Est-ce un simple prophète comme les autres ? Sûrement pas ! Simon Kimbangu n’est pas juste une figure parmi tant d’autres. Il est l’un des premiers Noirs à avoir affronté les dérives brutales de la colonisation africaine. Mais qui était vraiment cet homme ? Un simple mortel ? Un envoyé divin, comme certains le prétendent encore aujourd’hui ?
La naissance : une destinée
Tout commence le 12 septembre 1887, dans un petit village nommé Nkamba, au cœur du Kongo central. Un enfant voit le jour, : Kimbangu, qui signifie celui qui « révèle la vérité cachée ». Fils de Luezi, une mère dévouée à sa famille, et de Kuyela, un père pas comme les autres.

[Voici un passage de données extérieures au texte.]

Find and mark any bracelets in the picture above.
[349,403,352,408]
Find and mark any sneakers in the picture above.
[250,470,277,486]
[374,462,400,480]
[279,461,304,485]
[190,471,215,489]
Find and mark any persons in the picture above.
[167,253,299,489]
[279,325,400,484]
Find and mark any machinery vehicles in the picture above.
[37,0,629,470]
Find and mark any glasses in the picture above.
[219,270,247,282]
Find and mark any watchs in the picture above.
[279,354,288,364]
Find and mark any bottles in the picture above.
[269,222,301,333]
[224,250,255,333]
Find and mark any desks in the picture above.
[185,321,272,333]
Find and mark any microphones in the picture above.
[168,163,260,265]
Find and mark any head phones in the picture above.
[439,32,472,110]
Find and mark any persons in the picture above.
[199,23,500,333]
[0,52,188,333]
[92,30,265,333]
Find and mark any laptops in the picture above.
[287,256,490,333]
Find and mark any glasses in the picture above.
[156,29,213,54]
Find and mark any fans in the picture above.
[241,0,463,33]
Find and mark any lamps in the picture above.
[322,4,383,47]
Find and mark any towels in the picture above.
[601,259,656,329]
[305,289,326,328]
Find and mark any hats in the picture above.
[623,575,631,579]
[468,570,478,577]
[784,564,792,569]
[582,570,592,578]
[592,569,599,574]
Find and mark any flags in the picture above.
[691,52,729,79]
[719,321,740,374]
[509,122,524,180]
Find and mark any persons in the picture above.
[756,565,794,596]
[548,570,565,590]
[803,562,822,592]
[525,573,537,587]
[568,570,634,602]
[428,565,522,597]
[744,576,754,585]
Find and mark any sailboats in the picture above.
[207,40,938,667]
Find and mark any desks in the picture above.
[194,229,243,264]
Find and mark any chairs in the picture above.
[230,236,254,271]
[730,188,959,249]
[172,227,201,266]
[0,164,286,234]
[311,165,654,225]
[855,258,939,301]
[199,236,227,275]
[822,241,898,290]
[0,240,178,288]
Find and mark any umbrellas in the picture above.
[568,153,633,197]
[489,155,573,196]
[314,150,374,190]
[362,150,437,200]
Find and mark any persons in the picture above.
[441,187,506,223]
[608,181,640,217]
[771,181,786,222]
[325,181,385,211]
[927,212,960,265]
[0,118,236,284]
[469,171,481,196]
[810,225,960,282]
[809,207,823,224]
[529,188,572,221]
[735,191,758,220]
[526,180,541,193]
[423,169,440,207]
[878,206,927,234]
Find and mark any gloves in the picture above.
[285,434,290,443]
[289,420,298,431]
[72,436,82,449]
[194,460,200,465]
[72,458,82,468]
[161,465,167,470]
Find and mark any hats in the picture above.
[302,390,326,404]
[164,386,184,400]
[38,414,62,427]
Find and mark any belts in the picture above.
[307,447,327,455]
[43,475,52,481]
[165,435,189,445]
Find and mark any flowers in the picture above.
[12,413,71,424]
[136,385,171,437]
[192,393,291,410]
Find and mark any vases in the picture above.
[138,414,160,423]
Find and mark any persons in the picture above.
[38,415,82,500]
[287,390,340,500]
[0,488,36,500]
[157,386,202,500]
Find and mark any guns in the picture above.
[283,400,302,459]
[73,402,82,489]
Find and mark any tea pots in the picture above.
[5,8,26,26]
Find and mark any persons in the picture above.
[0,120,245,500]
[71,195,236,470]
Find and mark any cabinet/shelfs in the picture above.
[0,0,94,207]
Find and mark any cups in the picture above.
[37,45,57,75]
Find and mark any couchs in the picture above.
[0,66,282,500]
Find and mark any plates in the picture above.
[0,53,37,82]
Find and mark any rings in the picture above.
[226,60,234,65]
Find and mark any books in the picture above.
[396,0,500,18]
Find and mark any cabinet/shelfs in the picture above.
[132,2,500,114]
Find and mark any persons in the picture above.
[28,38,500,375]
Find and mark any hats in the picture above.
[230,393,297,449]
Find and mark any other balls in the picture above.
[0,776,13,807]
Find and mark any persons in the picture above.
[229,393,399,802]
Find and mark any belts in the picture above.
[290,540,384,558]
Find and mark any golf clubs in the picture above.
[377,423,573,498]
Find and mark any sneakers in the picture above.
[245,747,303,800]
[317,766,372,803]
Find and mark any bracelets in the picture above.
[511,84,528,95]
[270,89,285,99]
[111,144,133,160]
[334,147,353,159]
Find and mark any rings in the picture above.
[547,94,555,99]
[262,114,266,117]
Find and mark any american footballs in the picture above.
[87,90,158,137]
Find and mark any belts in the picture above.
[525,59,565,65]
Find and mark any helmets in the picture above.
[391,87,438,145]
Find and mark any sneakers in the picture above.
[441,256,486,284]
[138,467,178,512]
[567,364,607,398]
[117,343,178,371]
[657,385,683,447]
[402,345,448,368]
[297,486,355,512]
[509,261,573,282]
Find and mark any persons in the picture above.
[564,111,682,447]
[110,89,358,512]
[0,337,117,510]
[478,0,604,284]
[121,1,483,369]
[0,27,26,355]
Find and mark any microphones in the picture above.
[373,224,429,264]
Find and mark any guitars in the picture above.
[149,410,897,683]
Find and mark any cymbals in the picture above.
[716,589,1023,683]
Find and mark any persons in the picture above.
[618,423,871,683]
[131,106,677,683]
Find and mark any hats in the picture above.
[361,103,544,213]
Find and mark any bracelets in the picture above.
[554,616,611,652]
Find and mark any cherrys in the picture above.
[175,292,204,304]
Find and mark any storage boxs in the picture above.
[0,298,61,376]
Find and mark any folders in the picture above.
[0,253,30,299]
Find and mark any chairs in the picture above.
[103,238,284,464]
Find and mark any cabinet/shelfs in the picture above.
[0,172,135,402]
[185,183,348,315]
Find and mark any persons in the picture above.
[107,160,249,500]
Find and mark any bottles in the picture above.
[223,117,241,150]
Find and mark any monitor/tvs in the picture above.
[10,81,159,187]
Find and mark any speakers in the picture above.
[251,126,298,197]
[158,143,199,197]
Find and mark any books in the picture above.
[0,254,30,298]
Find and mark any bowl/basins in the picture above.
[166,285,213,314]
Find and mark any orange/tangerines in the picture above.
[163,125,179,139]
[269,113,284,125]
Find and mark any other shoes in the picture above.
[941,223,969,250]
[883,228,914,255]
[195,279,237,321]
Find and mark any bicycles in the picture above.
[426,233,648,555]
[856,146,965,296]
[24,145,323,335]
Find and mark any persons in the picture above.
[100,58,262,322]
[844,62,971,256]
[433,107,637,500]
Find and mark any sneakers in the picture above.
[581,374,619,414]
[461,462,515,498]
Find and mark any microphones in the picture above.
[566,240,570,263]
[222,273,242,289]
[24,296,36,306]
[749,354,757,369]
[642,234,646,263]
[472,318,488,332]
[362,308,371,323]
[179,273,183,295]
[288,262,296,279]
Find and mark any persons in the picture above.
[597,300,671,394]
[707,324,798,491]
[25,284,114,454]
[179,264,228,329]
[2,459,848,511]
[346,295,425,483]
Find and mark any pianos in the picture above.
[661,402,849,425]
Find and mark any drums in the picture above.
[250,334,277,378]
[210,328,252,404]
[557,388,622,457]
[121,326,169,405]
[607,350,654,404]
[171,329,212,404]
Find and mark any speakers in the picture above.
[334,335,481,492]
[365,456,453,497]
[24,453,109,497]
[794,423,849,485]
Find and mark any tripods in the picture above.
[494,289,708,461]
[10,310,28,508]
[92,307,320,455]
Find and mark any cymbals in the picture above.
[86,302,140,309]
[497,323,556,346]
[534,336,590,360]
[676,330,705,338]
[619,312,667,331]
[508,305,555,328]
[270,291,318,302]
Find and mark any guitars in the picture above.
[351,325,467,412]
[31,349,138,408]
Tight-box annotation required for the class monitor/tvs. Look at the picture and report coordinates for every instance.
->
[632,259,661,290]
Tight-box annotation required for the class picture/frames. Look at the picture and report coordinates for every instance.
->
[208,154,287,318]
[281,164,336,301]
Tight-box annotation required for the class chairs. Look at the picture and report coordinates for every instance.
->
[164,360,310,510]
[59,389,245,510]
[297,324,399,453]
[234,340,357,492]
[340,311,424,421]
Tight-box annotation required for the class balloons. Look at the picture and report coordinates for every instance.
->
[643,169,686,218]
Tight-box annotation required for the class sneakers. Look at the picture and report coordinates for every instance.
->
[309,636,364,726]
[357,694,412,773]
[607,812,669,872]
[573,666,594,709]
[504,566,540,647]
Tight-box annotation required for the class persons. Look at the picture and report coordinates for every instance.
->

Ce dernier n’est pas un simple villageois : il est un nganga nkosi, un féticheur respecté, capable de neutraliser les ndoki, ces sorciers qui jettent des sorts maléfiques sur leurs victimes.
Autant dire que le jeune Kimbangu grandit dans un monde où le spirituel et le mystique sont omniprésents. Mais à cette époque, le christianisme n’a pas encore pris racine dans la famille. Et tout va bientôt changer…
Malheureusement, le destin frappe tôt. Kimbangu perd sa mère dans sa jeunesse.
Il est alors recueilli par sa tante, Maman Kinzembo, une femme qui deviendra une figure clé dans son parcours spirituel. Et c’est là que l’histoire prend une nouvelle tournure…
Un éveil spirituel
Maman Kinzembo, touchée par la vague du christianisme qui commence à se répandre dans la région de Nkamba, se convertit.
Et elle ne vient pas seule : elle entraîne le jeune Kimbangu sur ce chemin de foi. Kimbangu dès alors commence à fréquenter la mission protestante de Lukungu, où il se plonge dans l’étude de la foi chrétienne.
Il devient ensuite catéchumène – ceux d’entre vous qui connaissent le catholicisme savent de quoi je parle ! Son rôle ? Préparer les nouveaux croyants au baptême. Mais ce n’est pas tout. À cette époque, il apprend à lire et écrire le kikongo, une langue qu’il parlait déjà couramment depuis sa naissance.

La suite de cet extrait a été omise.